Outro nome falado com insistência é o de William Pryor, que, em 2003, chegou a comparar a homossexualidade à prostituição, incesto, necrofilia ou pedofilia. Também chegou a classificar o desfecho do Caso Roe contra Wade — o nome dado ao caso em que o Supremo reconheceu o direito à interrupção voluntária da gravidez nos Estados Unidos (1973) — como a “pior abominação do direito constitucional” da história dos Estados Unidos e responsável pelo “abate de milhões de inocentes nascituros”. De acordo com The New York Times, Pryor é tido como um protegido do senador Jeff Sessions, nomeado por Trump para ser procurador-geral (o equivalente, no regime político português, ao cargo de ministro da Justiça).

Objetivos:
1. Diz se cada uma das afirmações seguintes está de acordo com o texto sobre William Pryor. Responde sim ou não e cita as palavras do texto que decidem a resposta. (a) Em 2003, Pryor comparou a homossexualidade à pedofilia. (b) O Supremo decidiu o Caso Roe contra Wade em 1983. (c) Segundo The New York Times, Pryor é visto como um protegido de Donald Trump.
2. Continua o texto sobre William Pryor a partir da última frase apresentada.

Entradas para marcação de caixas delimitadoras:
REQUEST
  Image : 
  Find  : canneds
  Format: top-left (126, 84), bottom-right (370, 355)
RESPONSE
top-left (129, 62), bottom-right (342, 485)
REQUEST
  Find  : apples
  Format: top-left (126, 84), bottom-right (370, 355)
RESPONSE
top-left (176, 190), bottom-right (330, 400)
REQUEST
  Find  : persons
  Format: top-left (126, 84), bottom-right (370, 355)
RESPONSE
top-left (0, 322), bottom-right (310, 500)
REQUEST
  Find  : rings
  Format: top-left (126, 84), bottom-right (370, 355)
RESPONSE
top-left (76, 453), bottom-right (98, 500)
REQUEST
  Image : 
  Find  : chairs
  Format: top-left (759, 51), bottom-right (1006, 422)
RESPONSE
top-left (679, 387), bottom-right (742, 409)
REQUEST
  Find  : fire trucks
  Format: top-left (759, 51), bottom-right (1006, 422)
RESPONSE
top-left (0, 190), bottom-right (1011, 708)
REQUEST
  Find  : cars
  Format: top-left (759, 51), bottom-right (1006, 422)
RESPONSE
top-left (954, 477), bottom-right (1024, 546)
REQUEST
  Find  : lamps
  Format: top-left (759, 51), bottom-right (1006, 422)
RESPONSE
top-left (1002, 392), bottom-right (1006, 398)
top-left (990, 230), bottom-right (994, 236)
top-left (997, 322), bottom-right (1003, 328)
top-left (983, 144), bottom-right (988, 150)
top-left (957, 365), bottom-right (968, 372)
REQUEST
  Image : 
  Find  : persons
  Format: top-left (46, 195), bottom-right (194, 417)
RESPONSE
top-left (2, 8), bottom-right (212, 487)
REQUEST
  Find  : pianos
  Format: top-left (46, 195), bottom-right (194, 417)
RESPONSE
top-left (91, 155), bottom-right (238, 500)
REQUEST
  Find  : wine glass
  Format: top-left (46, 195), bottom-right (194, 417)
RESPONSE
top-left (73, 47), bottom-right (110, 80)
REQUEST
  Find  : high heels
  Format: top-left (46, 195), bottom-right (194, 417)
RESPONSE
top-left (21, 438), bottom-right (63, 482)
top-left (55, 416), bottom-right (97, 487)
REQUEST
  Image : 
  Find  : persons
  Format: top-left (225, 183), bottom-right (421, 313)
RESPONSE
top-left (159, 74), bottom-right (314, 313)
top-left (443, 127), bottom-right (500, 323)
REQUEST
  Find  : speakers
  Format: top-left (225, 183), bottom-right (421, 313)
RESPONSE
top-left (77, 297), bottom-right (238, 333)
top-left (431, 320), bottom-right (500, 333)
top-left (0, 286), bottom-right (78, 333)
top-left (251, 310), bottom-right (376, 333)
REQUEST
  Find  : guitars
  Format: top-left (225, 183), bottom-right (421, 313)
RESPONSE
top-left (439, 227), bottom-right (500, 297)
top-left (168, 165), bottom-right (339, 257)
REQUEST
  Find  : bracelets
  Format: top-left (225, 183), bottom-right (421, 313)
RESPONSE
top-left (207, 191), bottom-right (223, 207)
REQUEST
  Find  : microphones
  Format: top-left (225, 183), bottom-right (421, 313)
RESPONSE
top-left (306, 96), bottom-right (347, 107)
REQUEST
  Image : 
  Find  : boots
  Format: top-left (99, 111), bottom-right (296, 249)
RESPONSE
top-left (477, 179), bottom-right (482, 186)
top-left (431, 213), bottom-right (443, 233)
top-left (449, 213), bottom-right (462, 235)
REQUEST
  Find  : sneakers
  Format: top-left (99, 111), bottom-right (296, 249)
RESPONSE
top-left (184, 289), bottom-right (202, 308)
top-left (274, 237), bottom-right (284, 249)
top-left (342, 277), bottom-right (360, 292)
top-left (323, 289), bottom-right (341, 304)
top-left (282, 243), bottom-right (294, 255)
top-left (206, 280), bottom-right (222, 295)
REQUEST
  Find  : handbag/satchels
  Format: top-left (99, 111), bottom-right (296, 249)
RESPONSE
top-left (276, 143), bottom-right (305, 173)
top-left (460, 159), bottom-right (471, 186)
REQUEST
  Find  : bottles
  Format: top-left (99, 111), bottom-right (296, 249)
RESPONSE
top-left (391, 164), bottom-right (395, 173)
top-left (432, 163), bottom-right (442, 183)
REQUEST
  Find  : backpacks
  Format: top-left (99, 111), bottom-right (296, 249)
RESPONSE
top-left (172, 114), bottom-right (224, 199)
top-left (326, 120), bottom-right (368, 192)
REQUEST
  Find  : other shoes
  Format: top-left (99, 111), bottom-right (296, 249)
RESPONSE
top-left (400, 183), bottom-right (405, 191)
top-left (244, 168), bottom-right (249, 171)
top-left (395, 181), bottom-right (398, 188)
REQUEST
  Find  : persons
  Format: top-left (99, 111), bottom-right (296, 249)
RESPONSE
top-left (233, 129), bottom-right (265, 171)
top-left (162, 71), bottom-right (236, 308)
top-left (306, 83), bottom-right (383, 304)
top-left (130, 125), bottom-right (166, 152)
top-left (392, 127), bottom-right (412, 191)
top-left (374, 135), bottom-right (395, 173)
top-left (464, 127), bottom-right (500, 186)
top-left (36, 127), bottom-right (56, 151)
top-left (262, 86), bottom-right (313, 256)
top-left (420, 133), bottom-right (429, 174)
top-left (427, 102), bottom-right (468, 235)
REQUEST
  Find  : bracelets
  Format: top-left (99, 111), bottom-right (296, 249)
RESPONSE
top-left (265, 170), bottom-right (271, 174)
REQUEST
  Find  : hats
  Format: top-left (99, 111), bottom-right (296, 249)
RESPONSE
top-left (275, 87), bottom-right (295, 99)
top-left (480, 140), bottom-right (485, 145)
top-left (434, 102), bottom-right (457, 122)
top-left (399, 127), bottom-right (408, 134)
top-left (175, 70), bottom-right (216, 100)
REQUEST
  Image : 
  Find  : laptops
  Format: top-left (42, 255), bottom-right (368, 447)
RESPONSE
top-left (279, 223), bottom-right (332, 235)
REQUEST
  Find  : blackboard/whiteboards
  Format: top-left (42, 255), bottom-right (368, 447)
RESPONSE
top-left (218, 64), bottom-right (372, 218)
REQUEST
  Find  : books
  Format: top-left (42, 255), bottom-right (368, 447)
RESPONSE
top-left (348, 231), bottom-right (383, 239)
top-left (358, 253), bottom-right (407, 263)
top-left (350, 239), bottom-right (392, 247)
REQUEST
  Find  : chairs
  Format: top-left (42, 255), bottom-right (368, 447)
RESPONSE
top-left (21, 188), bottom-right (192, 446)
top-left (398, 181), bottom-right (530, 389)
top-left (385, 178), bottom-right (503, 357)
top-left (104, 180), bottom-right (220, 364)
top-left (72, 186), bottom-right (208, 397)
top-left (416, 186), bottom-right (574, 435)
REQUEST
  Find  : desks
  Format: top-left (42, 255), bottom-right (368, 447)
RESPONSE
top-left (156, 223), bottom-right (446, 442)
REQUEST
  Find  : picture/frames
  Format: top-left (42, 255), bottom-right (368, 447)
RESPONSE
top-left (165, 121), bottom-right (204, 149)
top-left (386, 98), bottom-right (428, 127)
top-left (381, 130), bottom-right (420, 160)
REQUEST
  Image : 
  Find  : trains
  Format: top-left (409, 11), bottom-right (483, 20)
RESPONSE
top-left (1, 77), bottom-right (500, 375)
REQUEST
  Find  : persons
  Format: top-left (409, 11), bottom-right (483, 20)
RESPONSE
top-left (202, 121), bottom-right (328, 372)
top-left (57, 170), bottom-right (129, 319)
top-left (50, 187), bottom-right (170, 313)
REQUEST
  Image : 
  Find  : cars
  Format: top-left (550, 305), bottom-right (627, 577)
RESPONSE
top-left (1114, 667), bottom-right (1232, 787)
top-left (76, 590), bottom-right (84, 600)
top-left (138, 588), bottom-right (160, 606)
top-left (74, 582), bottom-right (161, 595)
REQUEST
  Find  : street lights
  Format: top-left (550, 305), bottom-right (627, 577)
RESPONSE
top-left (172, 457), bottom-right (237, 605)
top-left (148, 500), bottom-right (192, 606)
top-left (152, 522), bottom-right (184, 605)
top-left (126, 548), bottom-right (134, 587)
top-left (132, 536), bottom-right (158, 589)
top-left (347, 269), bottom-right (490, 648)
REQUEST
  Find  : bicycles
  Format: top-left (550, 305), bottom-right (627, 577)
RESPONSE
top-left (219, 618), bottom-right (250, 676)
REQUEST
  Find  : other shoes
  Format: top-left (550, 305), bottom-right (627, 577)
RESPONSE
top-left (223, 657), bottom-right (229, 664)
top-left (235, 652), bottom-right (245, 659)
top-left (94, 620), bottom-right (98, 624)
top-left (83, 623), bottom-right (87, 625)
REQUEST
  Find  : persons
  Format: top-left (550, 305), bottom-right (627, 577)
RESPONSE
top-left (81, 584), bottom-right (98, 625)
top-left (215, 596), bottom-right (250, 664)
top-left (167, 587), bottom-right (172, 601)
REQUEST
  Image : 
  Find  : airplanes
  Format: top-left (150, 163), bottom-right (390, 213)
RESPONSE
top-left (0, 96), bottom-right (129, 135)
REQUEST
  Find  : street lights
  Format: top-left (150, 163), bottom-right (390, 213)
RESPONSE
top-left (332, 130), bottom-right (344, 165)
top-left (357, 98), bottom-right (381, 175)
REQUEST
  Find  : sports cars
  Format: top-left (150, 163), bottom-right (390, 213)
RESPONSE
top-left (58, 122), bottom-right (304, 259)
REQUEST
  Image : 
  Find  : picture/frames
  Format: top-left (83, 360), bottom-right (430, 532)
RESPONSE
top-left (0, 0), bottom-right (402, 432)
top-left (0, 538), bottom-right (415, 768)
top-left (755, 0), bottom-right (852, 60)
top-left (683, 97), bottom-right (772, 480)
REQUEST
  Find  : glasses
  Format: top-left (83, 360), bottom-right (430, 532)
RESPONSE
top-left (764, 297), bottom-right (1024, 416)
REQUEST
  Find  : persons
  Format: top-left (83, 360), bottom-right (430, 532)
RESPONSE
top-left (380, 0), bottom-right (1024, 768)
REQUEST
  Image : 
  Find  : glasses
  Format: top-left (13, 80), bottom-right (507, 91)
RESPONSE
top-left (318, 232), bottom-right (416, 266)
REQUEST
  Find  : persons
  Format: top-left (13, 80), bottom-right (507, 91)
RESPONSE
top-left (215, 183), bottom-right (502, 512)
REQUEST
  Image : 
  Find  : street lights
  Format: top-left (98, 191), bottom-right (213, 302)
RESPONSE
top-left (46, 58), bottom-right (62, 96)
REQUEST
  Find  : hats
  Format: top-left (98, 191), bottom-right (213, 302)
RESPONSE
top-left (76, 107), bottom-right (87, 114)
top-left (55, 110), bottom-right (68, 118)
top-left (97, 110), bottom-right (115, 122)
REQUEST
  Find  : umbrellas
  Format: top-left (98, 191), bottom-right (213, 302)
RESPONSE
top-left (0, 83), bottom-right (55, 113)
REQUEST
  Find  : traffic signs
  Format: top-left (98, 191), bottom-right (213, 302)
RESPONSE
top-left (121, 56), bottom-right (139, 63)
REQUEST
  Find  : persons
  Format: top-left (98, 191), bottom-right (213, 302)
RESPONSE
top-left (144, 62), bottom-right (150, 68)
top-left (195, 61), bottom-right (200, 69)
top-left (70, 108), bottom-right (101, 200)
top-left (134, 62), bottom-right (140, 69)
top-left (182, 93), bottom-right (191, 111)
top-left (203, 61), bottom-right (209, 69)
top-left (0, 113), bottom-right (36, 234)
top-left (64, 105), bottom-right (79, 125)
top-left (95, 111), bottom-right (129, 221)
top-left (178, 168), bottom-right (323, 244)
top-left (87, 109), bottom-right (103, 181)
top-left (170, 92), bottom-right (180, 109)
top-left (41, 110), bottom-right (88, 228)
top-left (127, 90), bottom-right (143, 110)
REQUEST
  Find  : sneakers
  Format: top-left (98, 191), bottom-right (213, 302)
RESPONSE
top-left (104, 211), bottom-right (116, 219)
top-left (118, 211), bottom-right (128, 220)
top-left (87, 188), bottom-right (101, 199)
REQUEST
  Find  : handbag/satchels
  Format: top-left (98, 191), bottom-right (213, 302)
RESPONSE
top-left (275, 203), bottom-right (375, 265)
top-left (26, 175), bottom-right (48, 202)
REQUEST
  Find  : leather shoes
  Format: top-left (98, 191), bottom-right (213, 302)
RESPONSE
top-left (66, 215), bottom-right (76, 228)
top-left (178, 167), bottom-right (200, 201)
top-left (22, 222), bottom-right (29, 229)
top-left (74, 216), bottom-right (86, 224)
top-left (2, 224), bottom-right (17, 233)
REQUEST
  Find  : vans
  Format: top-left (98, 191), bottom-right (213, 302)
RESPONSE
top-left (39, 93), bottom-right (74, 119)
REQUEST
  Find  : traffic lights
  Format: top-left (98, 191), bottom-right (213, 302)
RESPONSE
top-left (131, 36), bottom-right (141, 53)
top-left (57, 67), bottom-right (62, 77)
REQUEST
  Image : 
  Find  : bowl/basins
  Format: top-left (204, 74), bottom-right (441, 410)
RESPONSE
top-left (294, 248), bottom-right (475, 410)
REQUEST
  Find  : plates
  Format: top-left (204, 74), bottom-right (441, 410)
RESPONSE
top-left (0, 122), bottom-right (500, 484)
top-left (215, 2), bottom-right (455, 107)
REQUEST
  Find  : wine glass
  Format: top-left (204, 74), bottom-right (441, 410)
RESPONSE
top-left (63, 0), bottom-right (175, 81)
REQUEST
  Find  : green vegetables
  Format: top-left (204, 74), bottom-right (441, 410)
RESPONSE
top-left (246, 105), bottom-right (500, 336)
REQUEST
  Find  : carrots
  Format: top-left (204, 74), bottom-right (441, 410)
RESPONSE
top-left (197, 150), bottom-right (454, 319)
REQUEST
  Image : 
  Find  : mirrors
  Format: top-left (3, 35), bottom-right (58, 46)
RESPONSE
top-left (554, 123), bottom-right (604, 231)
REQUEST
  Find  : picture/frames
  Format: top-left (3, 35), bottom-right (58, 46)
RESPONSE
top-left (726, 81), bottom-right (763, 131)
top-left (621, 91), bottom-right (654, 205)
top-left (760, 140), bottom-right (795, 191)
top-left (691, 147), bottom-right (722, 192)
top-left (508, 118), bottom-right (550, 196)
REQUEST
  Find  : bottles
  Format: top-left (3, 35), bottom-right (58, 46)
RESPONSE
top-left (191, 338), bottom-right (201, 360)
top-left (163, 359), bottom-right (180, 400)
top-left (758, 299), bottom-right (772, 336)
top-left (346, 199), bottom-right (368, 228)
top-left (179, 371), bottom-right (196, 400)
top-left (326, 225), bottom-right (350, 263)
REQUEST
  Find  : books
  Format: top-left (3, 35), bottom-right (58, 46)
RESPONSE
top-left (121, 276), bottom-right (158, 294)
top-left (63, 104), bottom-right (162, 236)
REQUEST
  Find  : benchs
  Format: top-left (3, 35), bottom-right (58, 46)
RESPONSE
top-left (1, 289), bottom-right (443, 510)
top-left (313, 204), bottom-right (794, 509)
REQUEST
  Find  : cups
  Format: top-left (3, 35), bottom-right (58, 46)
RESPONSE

Respostas dadas:
1.
(a) Sim: "em 2003, chegou a comparar a homossexualidade à prostituição, incesto, necrofilia ou pedofilia".
(b) Não: "nos Estados Unidos (1973)".
(c) Não: "Pryor é tido como um protegido do senador Jeff Sessions".

2.
Thomas Hardiman, de 51 anos, aparece nesta lista como uma possível segunda escolha, em detrimento de Gorsuch e Pryor. Tido como um juiz mais afastado da linha dura dos conservadores, Pryor tem origens humildes, tendo sido o primeiro membro da sua família a frequentar o ensino superior. Chegou mesmo a conduzir um táxi para pagar os estudos, como conta a Forbes. Além disso, trabalhou diretamente com a irmã de Donald Trump, Maryanne Trump Barry.

Diane Sykes, de 59 anos, defensora convicta do direito ao porte de arma, surge como a candidata menos provável, atendendo à idade que tem, como explica a CNN.

Três juízes à beira dos 80 anos

Independentemente da escolha imediata de Donald Trump, a definição do elenco do Supremo Tribunal de Justiça norte-americano será uma questão que vai acompanhar a política norte-americana nos próximos anos — e o novo Presidente poderá ter um papel determinante nessas decisões.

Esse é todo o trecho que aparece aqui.